Mientras el haz de su linterna bailaba como un fantasma huidizo sobre los escalones, Rena tuvo una extraña visión en la que se contempló a sí misma tumbada en un altar bajo una cúpula dorada y con el corazón arrancado del pecho.
Y fue el corazón lo que empezó a dolerle, incluso antes que las piernas. Jamás había tenido problemas con él ni con la circulación, salvo unas pequeñas varices de las que se había operado tres años antes. Pero cuando llegó a la bodega de las ánforas y a la escalera por la que se había caído durante el seísmo, notó cómo las pulsaciones se le aceleraban más de lo que recordaba haber sentido en toda su vida.

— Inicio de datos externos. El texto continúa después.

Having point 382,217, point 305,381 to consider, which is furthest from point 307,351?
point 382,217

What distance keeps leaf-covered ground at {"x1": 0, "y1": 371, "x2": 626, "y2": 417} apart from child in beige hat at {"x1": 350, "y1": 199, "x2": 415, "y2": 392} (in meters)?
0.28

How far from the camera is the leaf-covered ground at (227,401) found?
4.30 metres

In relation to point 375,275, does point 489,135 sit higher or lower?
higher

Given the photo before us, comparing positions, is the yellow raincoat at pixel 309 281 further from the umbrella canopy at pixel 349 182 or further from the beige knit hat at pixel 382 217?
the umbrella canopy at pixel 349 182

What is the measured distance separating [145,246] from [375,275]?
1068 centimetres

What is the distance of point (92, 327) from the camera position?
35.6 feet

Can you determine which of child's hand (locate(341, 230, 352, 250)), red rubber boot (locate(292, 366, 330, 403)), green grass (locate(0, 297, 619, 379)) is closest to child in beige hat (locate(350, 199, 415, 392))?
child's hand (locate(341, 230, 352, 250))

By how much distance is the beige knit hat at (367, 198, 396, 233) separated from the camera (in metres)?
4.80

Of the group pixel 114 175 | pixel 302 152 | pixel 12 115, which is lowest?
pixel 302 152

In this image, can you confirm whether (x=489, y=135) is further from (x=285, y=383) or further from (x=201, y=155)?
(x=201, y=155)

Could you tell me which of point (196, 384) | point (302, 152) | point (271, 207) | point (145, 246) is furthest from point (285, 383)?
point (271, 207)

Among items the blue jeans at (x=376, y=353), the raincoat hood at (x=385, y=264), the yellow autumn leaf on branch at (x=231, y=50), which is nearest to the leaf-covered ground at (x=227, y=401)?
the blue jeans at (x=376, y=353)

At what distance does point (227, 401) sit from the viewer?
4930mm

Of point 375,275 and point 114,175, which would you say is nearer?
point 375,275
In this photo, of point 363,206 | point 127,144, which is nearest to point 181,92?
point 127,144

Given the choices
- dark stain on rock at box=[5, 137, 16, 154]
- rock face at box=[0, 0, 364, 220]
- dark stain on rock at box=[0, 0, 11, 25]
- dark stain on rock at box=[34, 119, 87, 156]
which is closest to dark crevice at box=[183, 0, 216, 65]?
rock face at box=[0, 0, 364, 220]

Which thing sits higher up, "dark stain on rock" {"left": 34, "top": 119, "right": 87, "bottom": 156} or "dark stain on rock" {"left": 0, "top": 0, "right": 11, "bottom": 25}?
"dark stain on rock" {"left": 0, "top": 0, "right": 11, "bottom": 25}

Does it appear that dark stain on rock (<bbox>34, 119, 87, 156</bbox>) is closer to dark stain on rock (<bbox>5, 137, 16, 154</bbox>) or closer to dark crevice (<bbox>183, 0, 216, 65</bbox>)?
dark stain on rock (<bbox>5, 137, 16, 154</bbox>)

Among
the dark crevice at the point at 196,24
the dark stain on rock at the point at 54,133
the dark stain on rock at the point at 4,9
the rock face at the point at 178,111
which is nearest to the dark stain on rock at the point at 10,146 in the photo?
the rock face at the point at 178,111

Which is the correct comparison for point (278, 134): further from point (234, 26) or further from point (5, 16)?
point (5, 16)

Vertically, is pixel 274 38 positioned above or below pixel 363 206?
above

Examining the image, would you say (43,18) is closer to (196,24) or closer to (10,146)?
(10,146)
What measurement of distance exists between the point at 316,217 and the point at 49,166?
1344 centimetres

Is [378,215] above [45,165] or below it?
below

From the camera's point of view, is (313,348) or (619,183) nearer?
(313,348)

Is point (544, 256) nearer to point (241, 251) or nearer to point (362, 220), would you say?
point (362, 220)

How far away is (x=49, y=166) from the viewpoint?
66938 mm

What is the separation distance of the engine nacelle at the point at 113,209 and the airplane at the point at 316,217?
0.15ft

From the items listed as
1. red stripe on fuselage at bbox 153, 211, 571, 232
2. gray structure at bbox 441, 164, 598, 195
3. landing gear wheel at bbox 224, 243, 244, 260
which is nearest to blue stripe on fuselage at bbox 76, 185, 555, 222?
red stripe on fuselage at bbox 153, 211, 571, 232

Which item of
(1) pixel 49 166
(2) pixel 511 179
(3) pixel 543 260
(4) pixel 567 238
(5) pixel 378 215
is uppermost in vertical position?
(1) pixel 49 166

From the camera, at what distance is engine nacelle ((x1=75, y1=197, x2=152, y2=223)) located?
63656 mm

Me va a dar un infarto», pensó.
Sin embargo, no podía dejar de correr. Salió a la calle de los Caldereros y giró hacia el sur, buscando la salida de las excavaciones.
—¡Alto!
La orden taladró su nuca y sus riñones como un clavo. Rena se frenó en seco y se dio la vuelta. El hombre de los cuernos de toro, que había salido ya del sótano, avanzó hacia ella con la antorcha en la mano, pero se detuvo a unos pasos.
Rena apoyó las manos sobre las rodillas y trató de recuperar el aliento. Le fue imposible. El miedo que le infundía aquel hombre era algo animal, visceral, y le impedía respirar más que unas breves bocanadas de aire que apenas llenaban sus pulmones.
Lejos de ralentizarse, sus pulsaciones se dispararon. Al mismo tiempo que una nueva oleada de miedo encogía sus tripas, Rena sintió cómo un puño helado entraba en su pecho y le estrujaba el corazón. El dolor era tan insoportable que Rena cayó de rodillas al suelo.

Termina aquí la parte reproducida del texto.